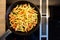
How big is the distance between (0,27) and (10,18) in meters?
2.96

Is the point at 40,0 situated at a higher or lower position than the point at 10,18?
higher

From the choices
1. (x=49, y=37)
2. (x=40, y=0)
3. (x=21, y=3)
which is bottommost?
(x=49, y=37)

□ □ □

■ **Set problem**
Retype the listing above line for line, leaving out the picture.

■ **The result**
How big is the distance between (0,27) and (10,18) in meters?
2.96

Is the point at 40,0 situated at a higher or lower position than the point at 10,18?
higher

From the choices
1. (x=49, y=37)
2. (x=40, y=0)
3. (x=21, y=3)
which is bottommost?
(x=49, y=37)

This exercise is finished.